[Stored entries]
———

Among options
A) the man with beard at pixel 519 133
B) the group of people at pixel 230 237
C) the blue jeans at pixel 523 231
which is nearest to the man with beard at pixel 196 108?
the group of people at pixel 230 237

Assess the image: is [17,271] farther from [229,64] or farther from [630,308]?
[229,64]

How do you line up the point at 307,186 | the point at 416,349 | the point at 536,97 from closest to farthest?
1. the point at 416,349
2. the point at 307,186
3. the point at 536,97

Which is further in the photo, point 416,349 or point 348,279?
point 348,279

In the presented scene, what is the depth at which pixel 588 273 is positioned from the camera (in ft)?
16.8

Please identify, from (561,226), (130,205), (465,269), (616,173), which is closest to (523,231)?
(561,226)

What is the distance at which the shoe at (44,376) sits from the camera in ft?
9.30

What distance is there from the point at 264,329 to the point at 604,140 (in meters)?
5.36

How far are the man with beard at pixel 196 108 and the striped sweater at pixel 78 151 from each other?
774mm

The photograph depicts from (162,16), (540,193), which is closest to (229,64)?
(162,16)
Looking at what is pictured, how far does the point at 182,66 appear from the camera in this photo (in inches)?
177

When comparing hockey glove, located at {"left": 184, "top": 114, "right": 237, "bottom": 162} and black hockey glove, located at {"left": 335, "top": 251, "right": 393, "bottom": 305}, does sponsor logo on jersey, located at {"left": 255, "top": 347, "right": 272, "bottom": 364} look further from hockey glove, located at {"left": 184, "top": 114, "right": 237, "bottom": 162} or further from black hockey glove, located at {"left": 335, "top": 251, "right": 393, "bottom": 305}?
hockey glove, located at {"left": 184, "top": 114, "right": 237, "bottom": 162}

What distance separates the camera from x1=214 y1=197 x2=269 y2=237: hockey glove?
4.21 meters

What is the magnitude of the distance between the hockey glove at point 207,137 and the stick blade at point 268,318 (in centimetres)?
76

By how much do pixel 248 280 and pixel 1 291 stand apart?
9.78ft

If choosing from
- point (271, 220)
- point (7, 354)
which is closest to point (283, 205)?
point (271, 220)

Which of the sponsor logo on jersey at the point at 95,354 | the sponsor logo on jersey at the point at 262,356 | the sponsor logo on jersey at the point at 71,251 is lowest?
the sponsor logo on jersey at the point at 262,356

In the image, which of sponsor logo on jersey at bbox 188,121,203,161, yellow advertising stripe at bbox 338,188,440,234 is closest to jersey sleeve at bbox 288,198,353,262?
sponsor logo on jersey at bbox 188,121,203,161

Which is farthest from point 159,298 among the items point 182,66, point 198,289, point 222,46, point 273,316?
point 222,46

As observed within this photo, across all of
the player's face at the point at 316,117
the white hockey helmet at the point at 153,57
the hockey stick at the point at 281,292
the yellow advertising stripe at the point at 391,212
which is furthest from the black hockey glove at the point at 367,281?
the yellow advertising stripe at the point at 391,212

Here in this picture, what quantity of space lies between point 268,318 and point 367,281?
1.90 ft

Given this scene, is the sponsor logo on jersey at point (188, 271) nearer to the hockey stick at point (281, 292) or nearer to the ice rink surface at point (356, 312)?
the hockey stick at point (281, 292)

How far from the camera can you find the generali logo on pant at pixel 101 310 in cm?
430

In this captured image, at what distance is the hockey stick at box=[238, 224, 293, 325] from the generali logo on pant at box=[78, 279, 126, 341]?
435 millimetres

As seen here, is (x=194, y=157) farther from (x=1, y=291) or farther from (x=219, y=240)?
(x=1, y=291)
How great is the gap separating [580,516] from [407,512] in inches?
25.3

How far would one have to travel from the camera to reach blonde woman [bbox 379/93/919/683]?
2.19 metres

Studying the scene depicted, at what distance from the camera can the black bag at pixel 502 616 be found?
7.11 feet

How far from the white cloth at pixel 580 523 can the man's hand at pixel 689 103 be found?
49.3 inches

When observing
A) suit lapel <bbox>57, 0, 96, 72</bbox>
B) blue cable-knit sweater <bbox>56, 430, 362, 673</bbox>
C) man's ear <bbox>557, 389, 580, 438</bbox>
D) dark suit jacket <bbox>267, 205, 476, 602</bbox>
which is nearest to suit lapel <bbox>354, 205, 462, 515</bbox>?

———

◆ **EXERCISE TASK**
Print the records unchanged, starting at the line that contains "Here in this" and continuing through the last line of the records.

◆ **RESULT OF THE TASK**
Here in this picture, what quantity of space lies between point 268,318 and point 367,281?
1.90 ft

Given this scene, is the sponsor logo on jersey at point (188, 271) nearer to the hockey stick at point (281, 292) or nearer to the ice rink surface at point (356, 312)?
the hockey stick at point (281, 292)

How far from the camera can you find the generali logo on pant at pixel 101 310 in cm?
430

In this captured image, at what distance is the hockey stick at box=[238, 224, 293, 325] from the generali logo on pant at box=[78, 279, 126, 341]?
435 millimetres

As seen here, is (x=194, y=157) farther from (x=1, y=291) or farther from (x=219, y=240)?
(x=1, y=291)
How great is the gap separating [580,516] from [407,512] in inches?
25.3

How far would one have to travel from the camera to reach blonde woman [bbox 379/93/919/683]?
2.19 metres

Studying the scene depicted, at what distance from the camera can the black bag at pixel 502 616 be found?
7.11 feet

How far from the white cloth at pixel 580 523 can the man's hand at pixel 689 103 be found?
49.3 inches

When observing
A) suit lapel <bbox>57, 0, 96, 72</bbox>
B) blue cable-knit sweater <bbox>56, 430, 362, 673</bbox>
C) man's ear <bbox>557, 389, 580, 438</bbox>
D) dark suit jacket <bbox>267, 205, 476, 602</bbox>
which is nearest to suit lapel <bbox>354, 205, 462, 515</bbox>?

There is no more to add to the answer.